Passado o furor do gênero autoficcional, vitimado por sua própria indefinição — como bem assinala a professora catalã Anna Caballé —, percebo que os alunos atuais passam a olhar para os lados, e, junto às indagações introspectivas referidas, ressurgem as preocupações de natureza social e que envolvam os outros na forma de troca, não mais de imposição da voz autocrática da personagem central. Ressurgem os textos em terceira pessoa, que estavam empoeirados nos armários da literatura. Mas atenção: ressurgem, sim, mas com um caráter sagazmente paródicos de si mesmos.

O escritor norte-americano David Foster Wallace, que também foi professor de escrita criativa, afirmou que o clichê se mostra real: aprende-se mais com os alunos do que se ensina. Você compartilha dessa visão?

É um clichê, e uma frase de efeito que assim deve ser tratada. Se isso acontecesse, eu me sentaria entre os alunos e um deles dava aula. Não sei se a turma ficaria agradada desse esquema. Posso entender o dito brejeiro de Wallace como um exagero, isso sim.

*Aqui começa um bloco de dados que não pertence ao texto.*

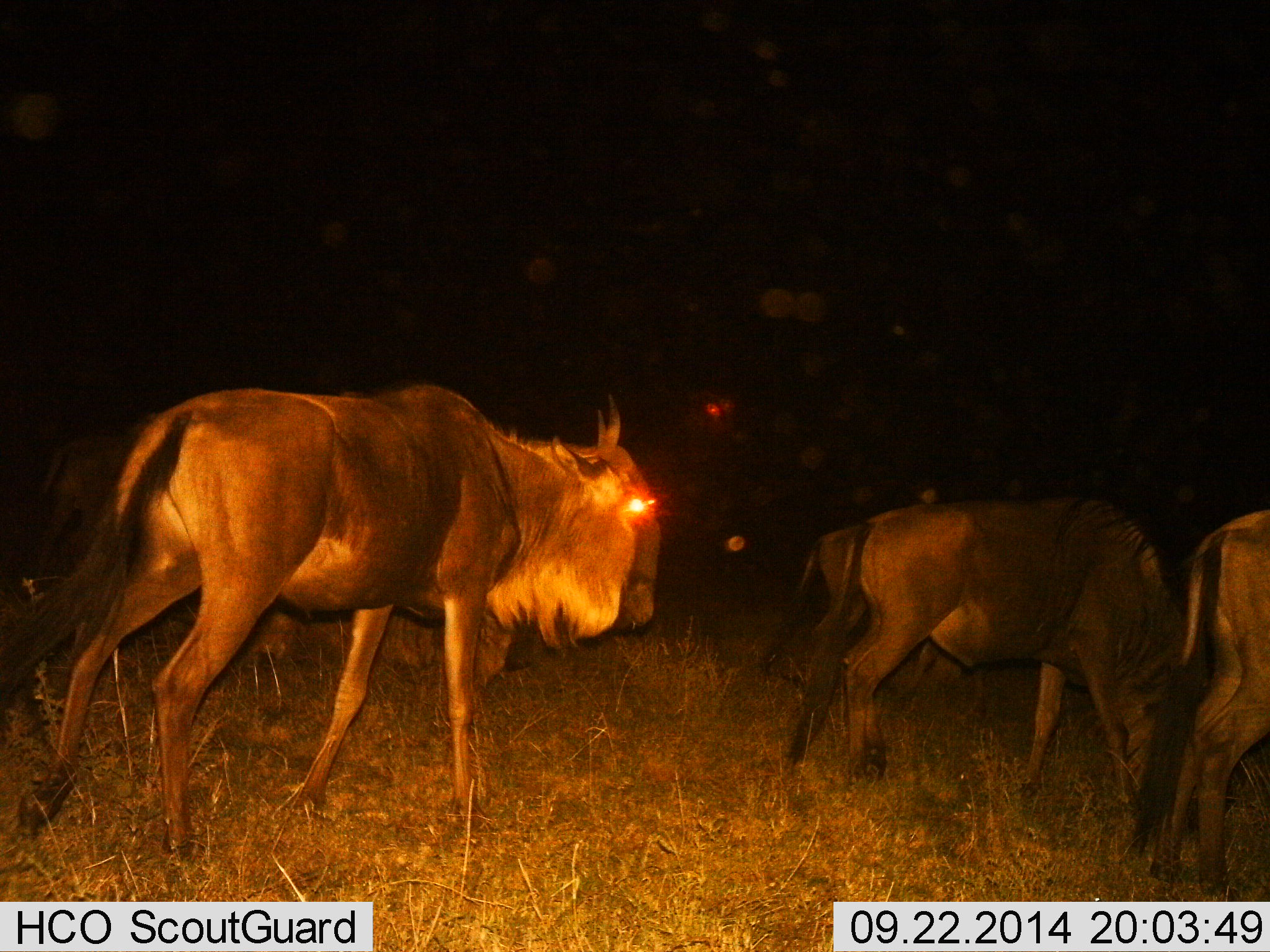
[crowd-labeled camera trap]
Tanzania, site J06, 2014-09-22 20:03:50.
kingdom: Animalia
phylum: Chordata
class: Mammalia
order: Artiodactyla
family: Bovidae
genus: Connochaetes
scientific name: Connochaetes taurinus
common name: blue wildebeest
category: wildebeest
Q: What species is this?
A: Wildebeest (blue wildebeest) (Connochaetes taurinus).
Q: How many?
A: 4.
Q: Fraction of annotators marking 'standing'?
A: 10%.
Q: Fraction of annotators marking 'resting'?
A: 0%.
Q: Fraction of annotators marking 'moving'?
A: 100%.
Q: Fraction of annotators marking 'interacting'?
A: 0%.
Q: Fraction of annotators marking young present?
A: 0%.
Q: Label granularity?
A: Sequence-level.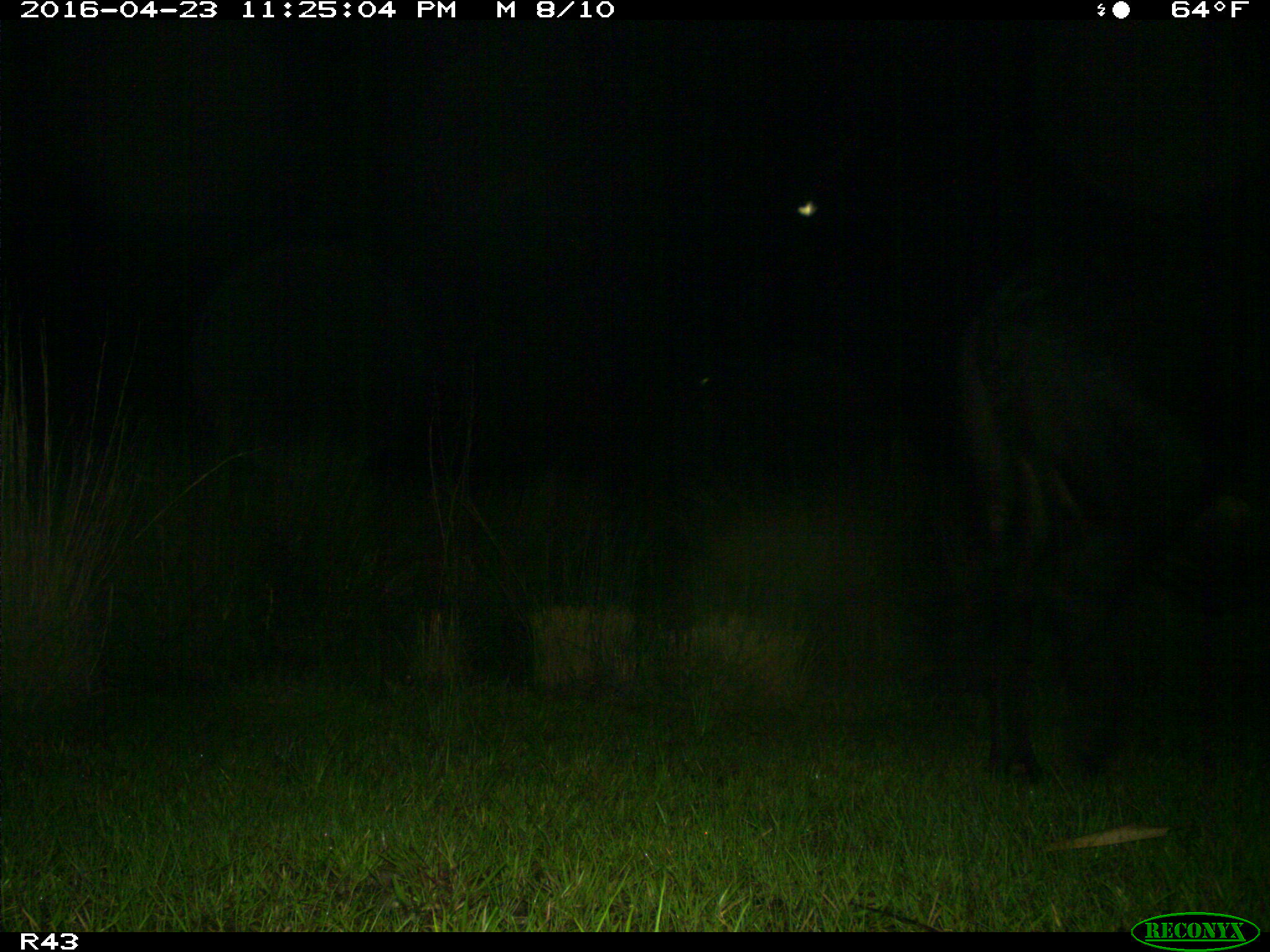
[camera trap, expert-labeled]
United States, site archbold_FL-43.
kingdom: Animalia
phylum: Chordata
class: Mammalia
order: Artiodactyla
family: Bovidae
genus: Bos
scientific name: Bos taurus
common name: domestic cow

Nesse espírito, entretanto, posso dizer que, a uma observação de um aluno, eu posso me dar conta de algum pormenor que me havia passado em branco em minha própria literatura. Quase sempre se trata de um material riquíssimo e não raramente, brilhante.

No capítulo 9 você comenta sobre o sonho geral de se escrever um romance. Por que acha que é especificamente esse gênero que contamina o imaginário popular? Ainda: existe uma espécie de “preconceito” com o conto, como se fosse uma narrativa de menor valor?

Sim, existe um pré-conceito. A bem falar a verdade, o conto é uma proposta sofisticadíssima, quase sempre mais sofisticada do que a do romance. Mas é um gênero pouco valorizado por duas razões: pela sua pequena dimensão em número de palavras e porque o bom conto, especialmente o conto contemporâneo, exige muito do leitor, em termos de sagacidade e percepção de seu subtexto. Sou romancista, e por isso posso dizer sem que me atirem pedras: o romance, fora os experimentais, “é mais fácil” do que o conto. Para ler e para escrever.

Na conclusão do manual, lê-se: “caso você tenha aprendido alguma coisa útil neste livro, você só será ficcionista por inteiro quando o tiver apagado da memória”. Em última instância, trata-se de absorver as “regras” somente para saber como corretamente descartá-las e, daí, realizar o excepcional?

Sim. A técnica, com o tempo, deve tornar-se invisível. E isso só se consegue caso ela se integre entranhadamente ao nosso modo de escrever. Com esse instrumental assimilado e absorvido, podemos nos aventurar a todas as experiências literárias, inclusive aquelas que são disjuntivas em relação à “boa” técnica. Se assim não acontecesse, ainda escreveríamos com o estilo de Homero.